#### SOURCE RECORDS:
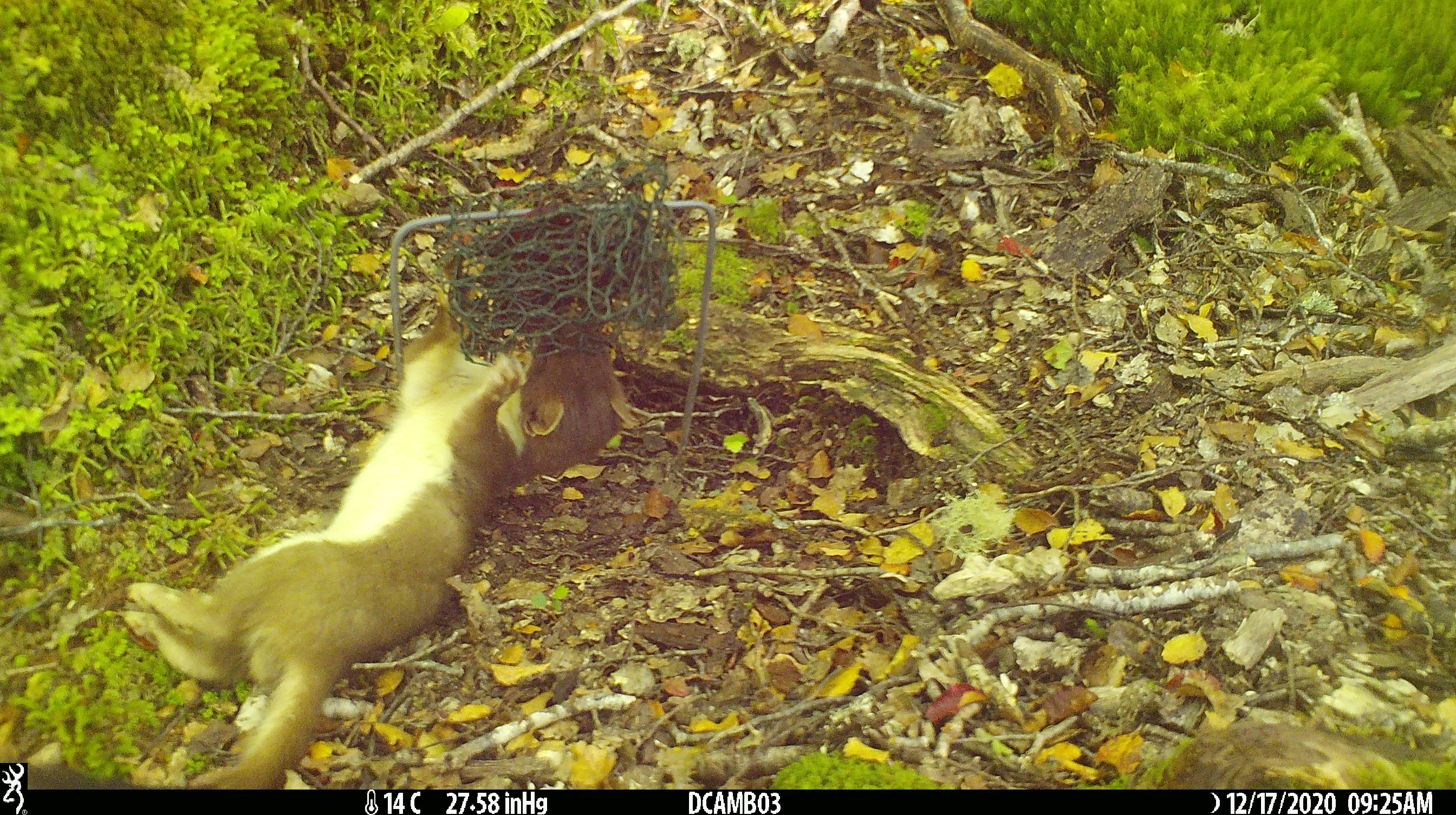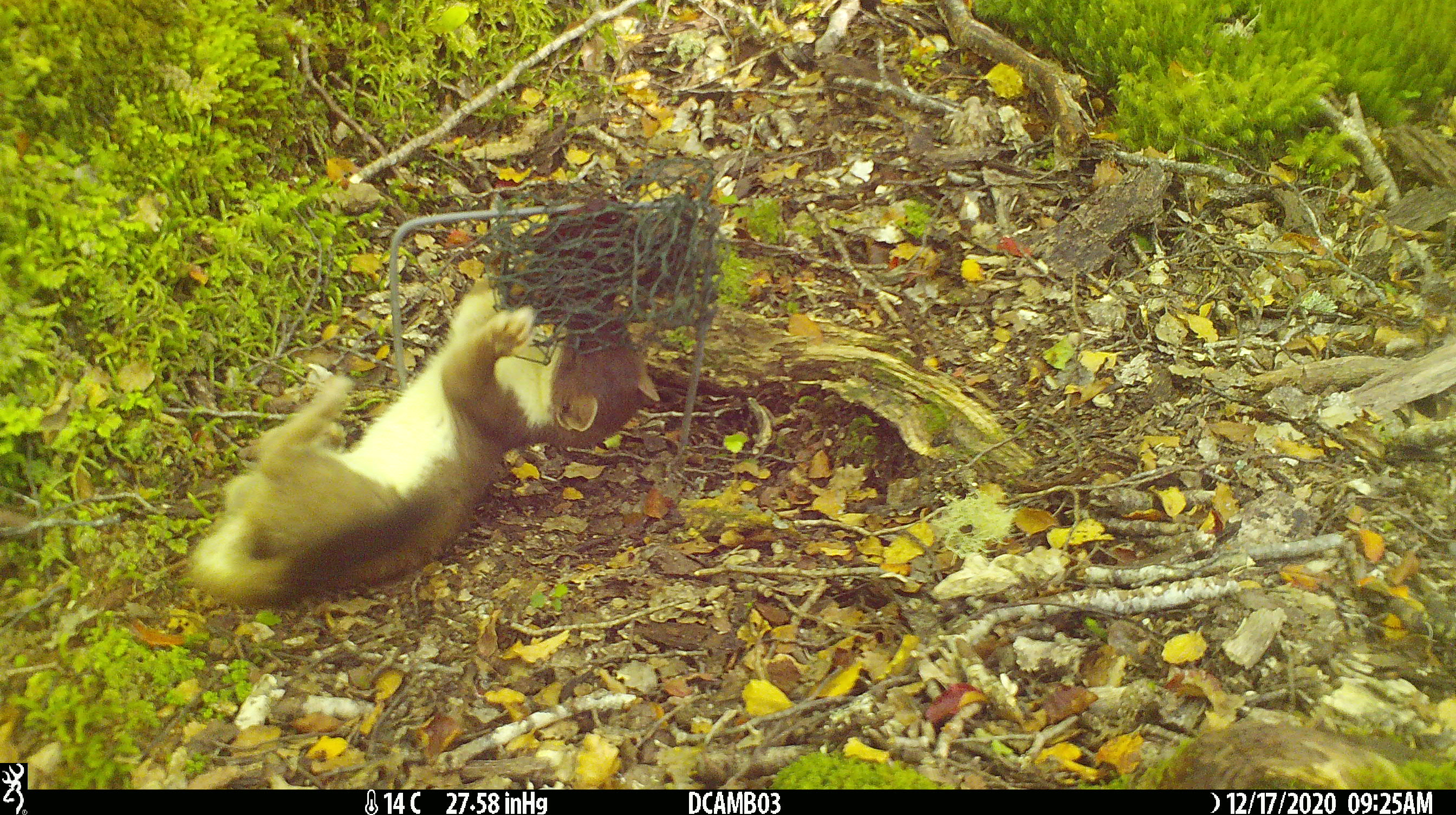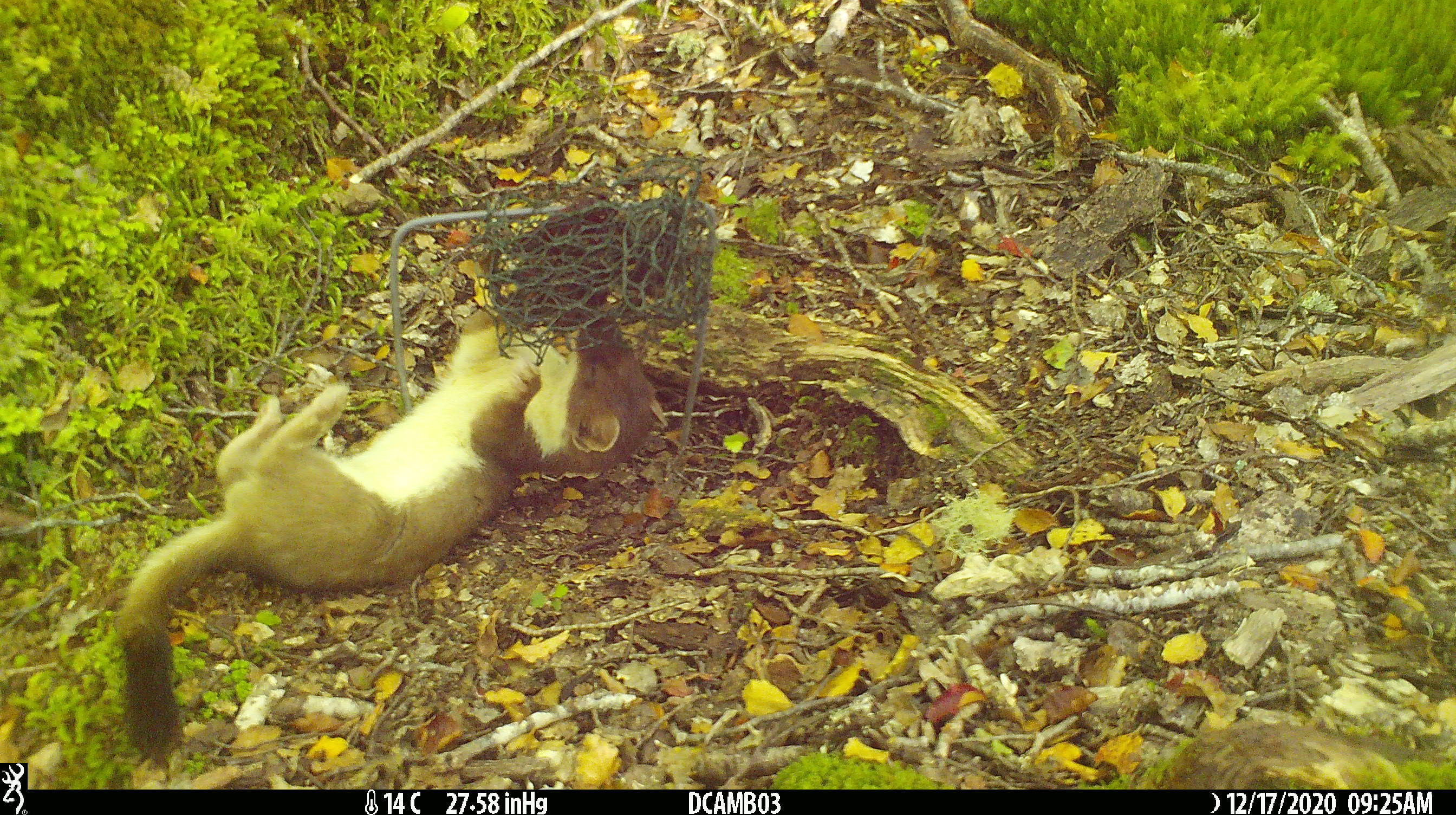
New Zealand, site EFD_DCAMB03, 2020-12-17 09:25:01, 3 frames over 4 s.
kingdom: Animalia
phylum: Chordata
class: Mammalia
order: Carnivora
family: Mustelidae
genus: Mustela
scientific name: Mustela erminea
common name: stoat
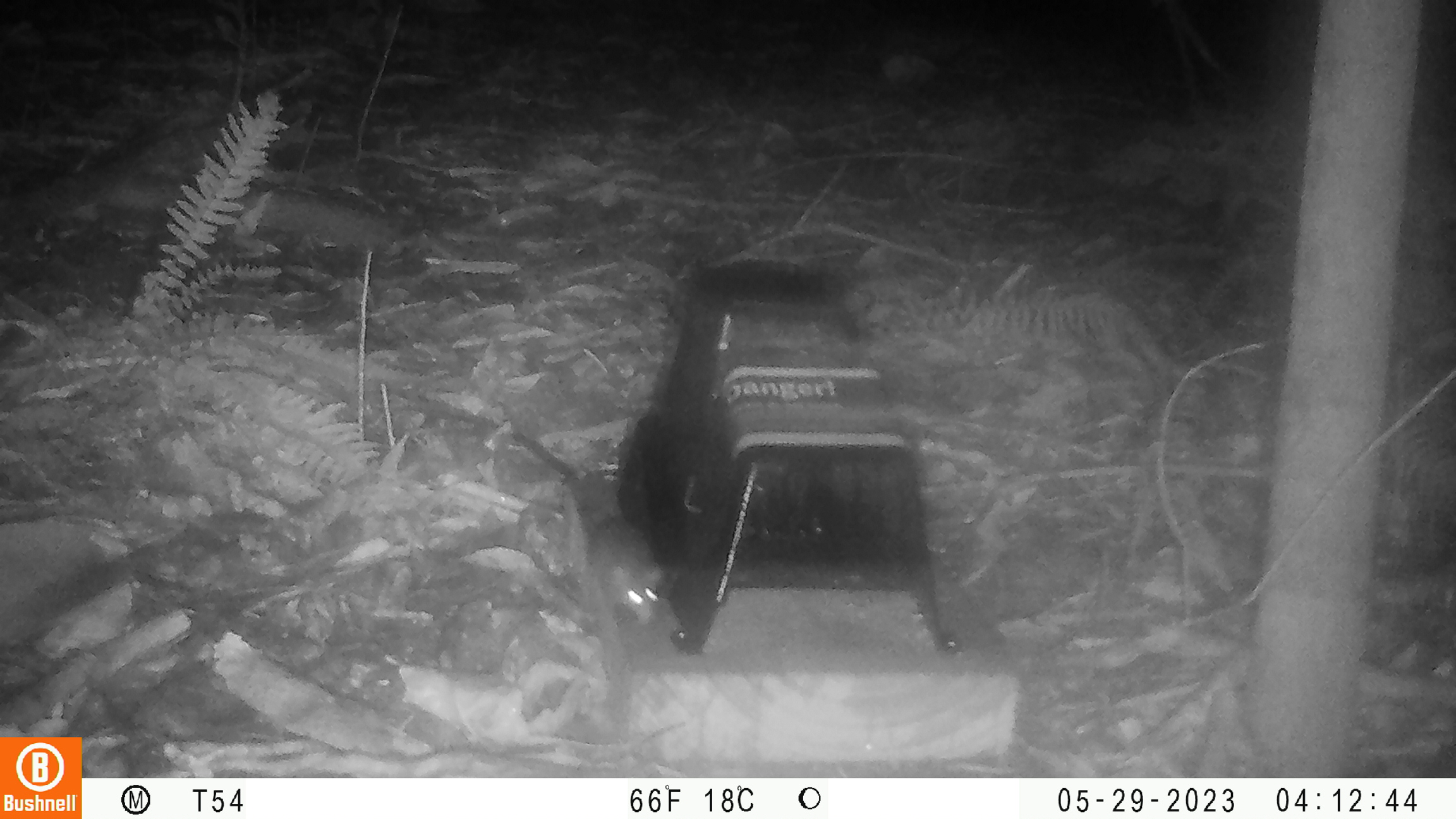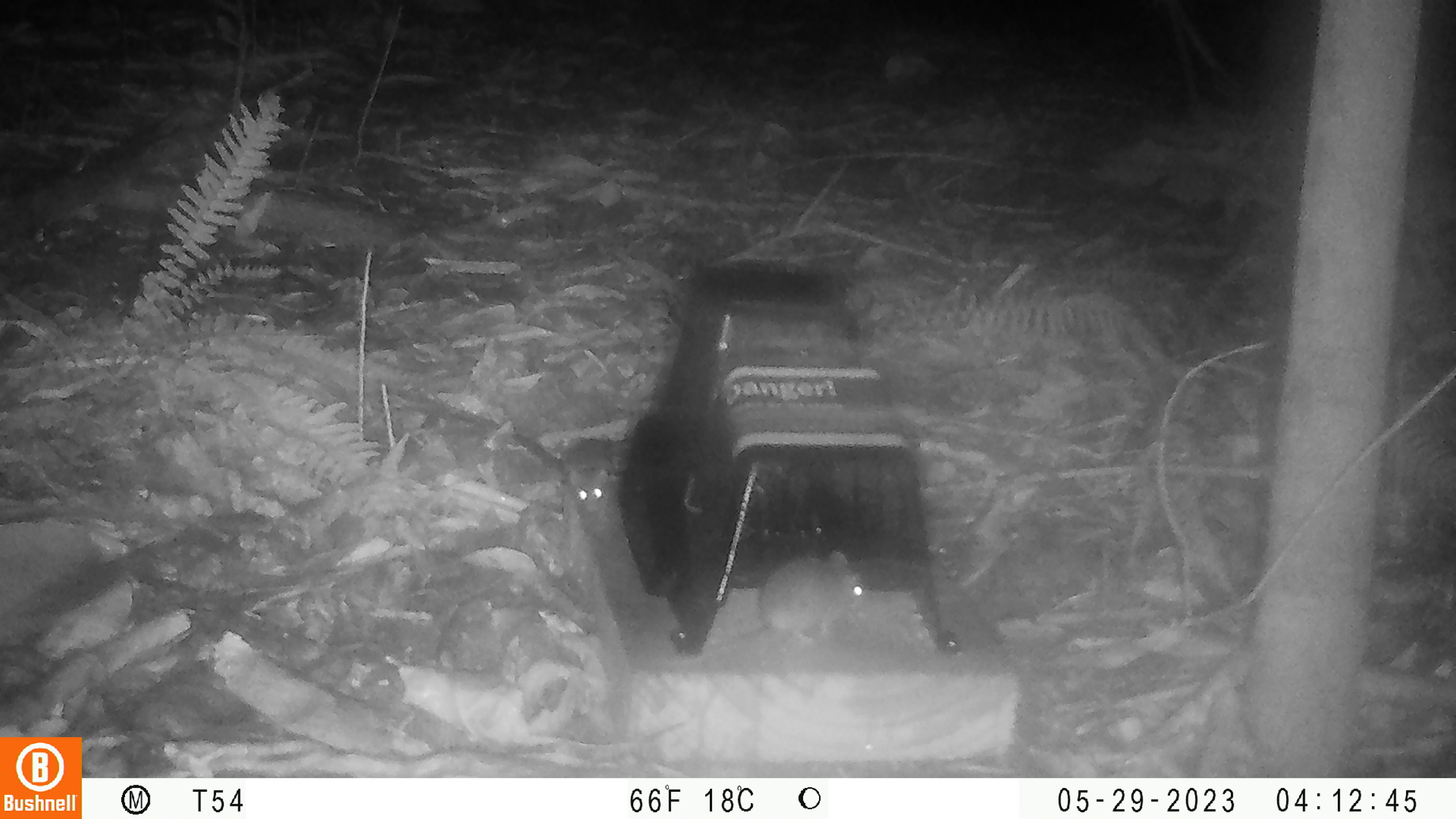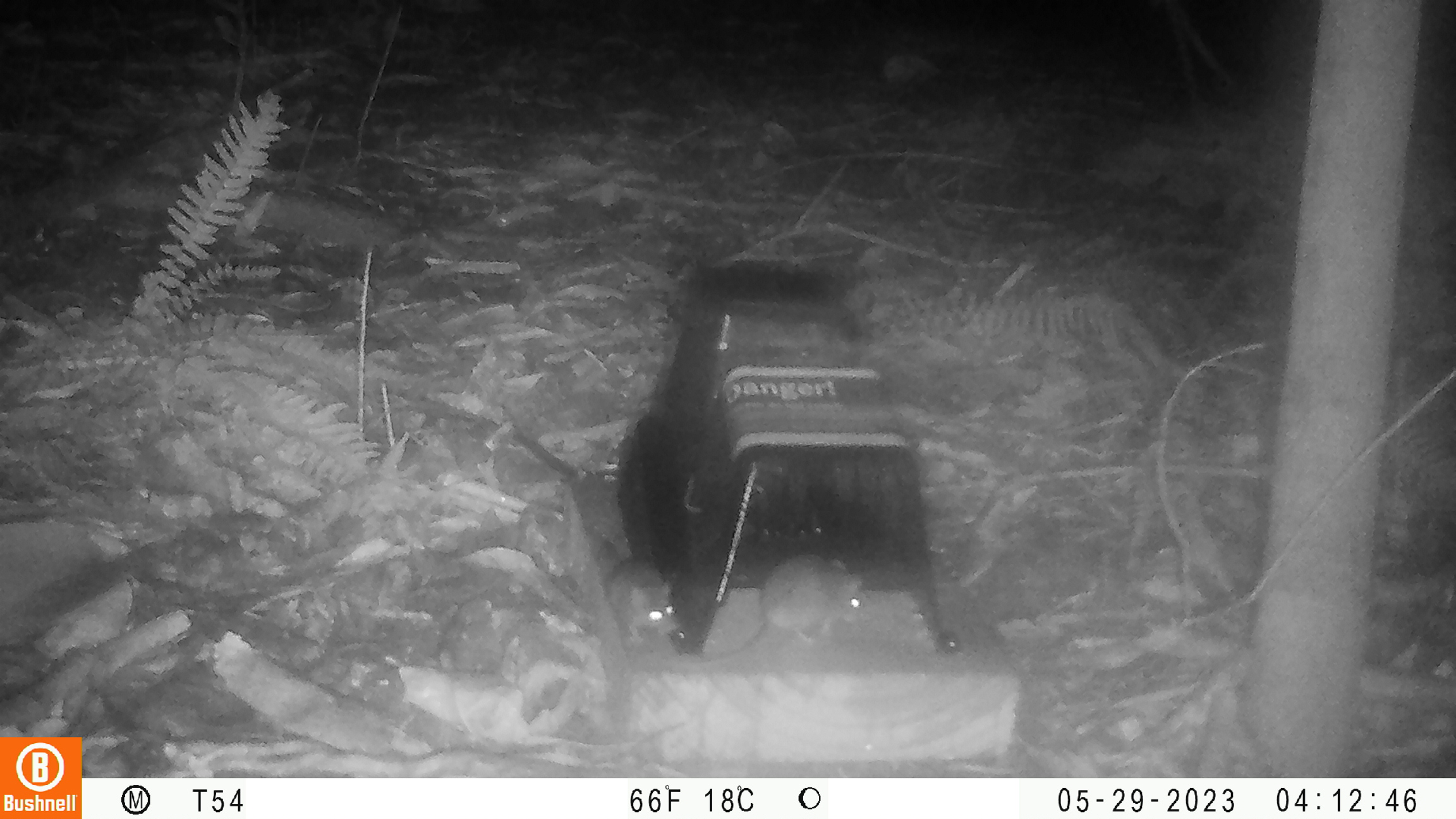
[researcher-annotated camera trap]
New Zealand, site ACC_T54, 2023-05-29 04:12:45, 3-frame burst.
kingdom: Animalia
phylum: Chordata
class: Mammalia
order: Rodentia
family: Muridae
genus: Mus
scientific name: Mus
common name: mouse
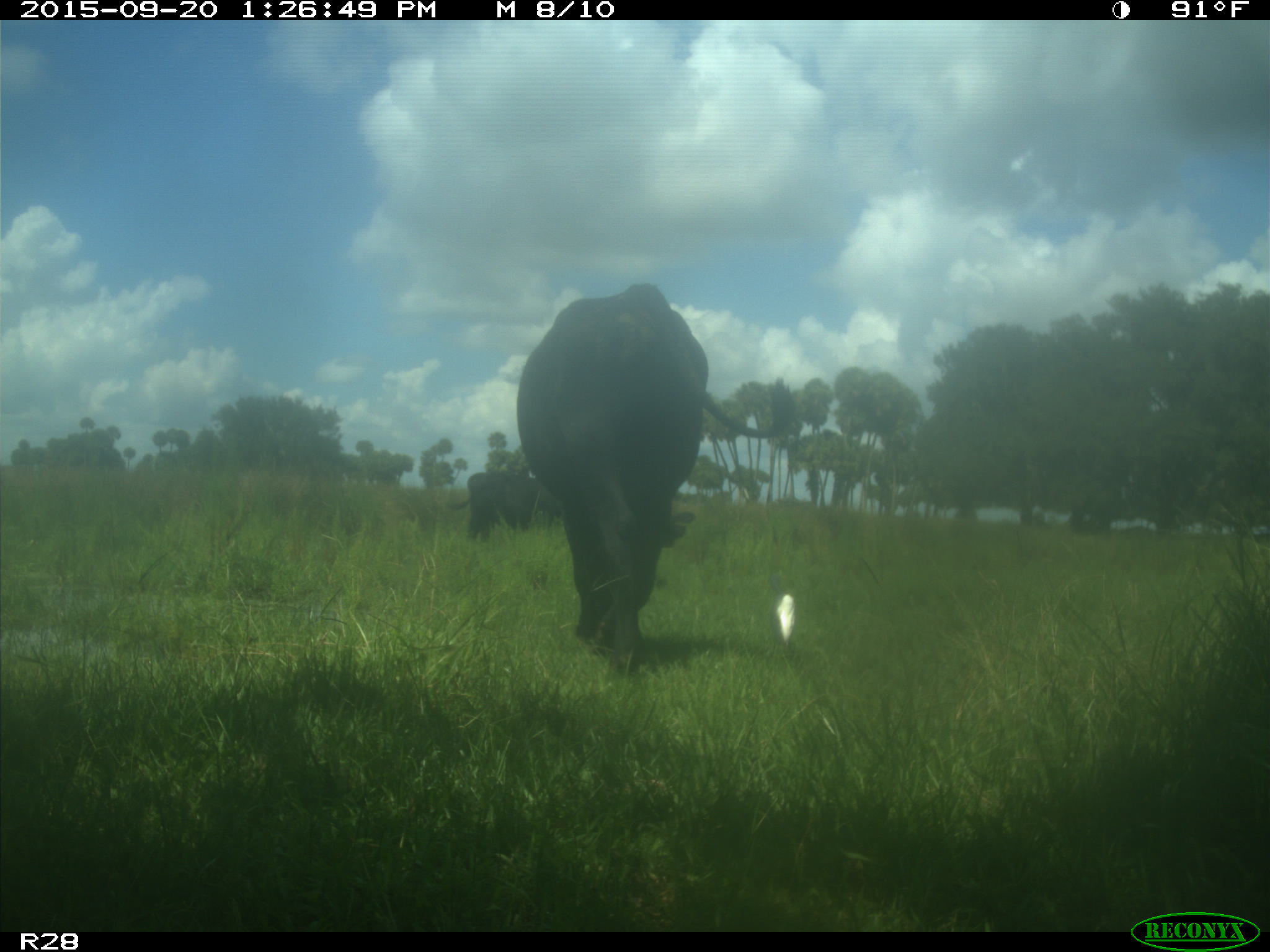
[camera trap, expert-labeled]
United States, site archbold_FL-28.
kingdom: Animalia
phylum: Chordata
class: Mammalia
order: Artiodactyla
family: Bovidae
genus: Bos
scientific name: Bos taurus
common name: domestic cow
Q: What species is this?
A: Bos taurus (domestic cow).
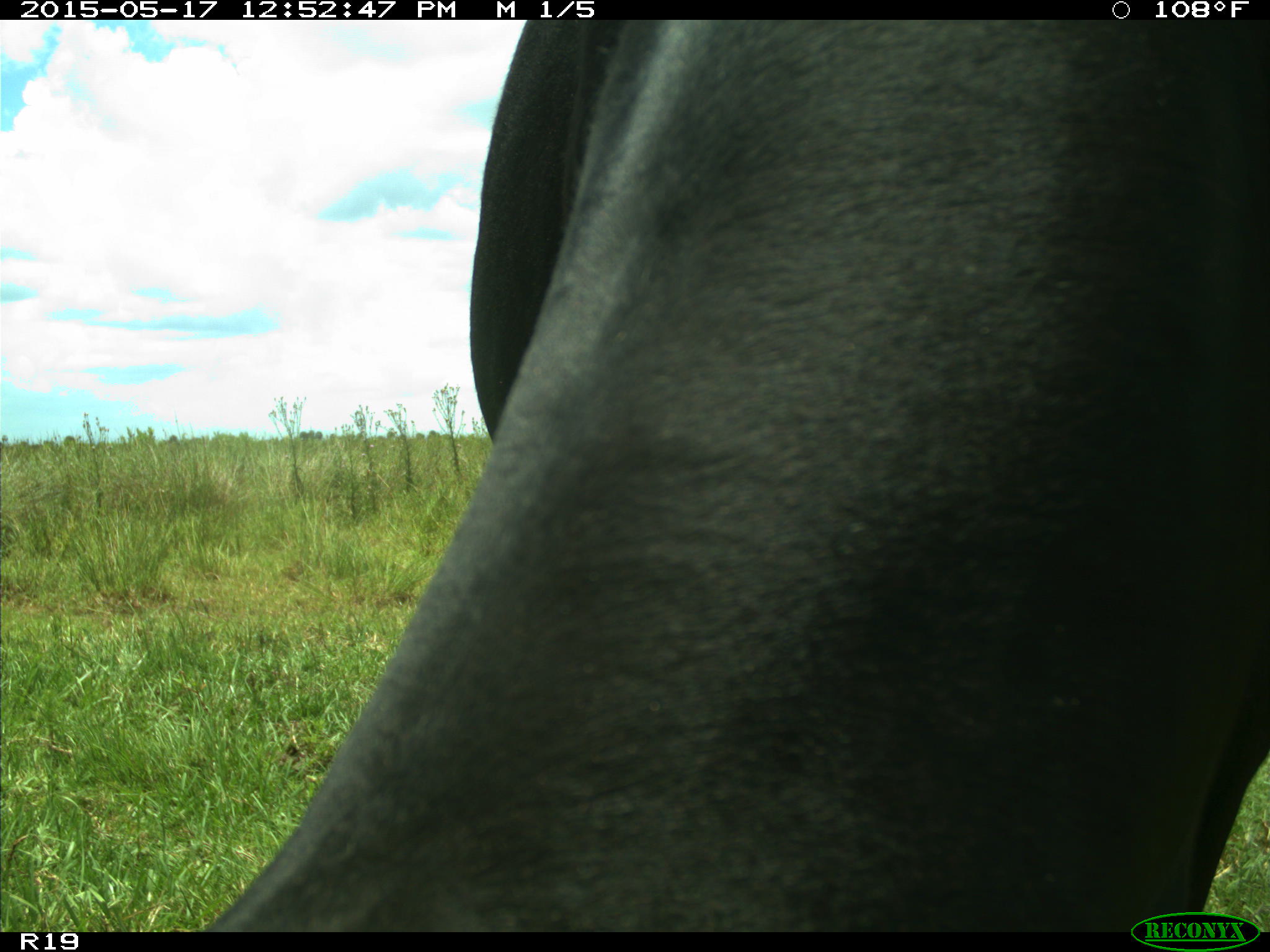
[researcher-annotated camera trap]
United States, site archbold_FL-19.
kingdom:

#### WHAT IS EXPECTED:
Give the records again without a single change, and exclude the pictures.

#### TASK ANSWER:
New Zealand, site EFD_DCAMB03, 2020-12-17 09:25:01, 3 frames over 4 s.
kingdom: Animalia
phylum: Chordata
class: Mammalia
order: Carnivora
family: Mustelidae
genus: Mustela
scientific name: Mustela erminea
common name: stoat
[researcher-annotated camera trap]
New Zealand, site ACC_T54, 2023-05-29 04:12:45, 3-frame burst.
kingdom: Animalia
phylum: Chordata
class: Mammalia
order: Rodentia
family: Muridae
genus: Mus
scientific name: Mus
common name: mouse
[camera trap, expert-labeled]
United States, site archbold_FL-28.
kingdom: Animalia
phylum: Chordata
class: Mammalia
order: Artiodactyla
family: Bovidae
genus: Bos
scientific name: Bos taurus
common name: domestic cow
Q: What species is this?
A: Bos taurus (domestic cow).
[researcher-annotated camera trap]
United States, site archbold_FL-19.
kingdom:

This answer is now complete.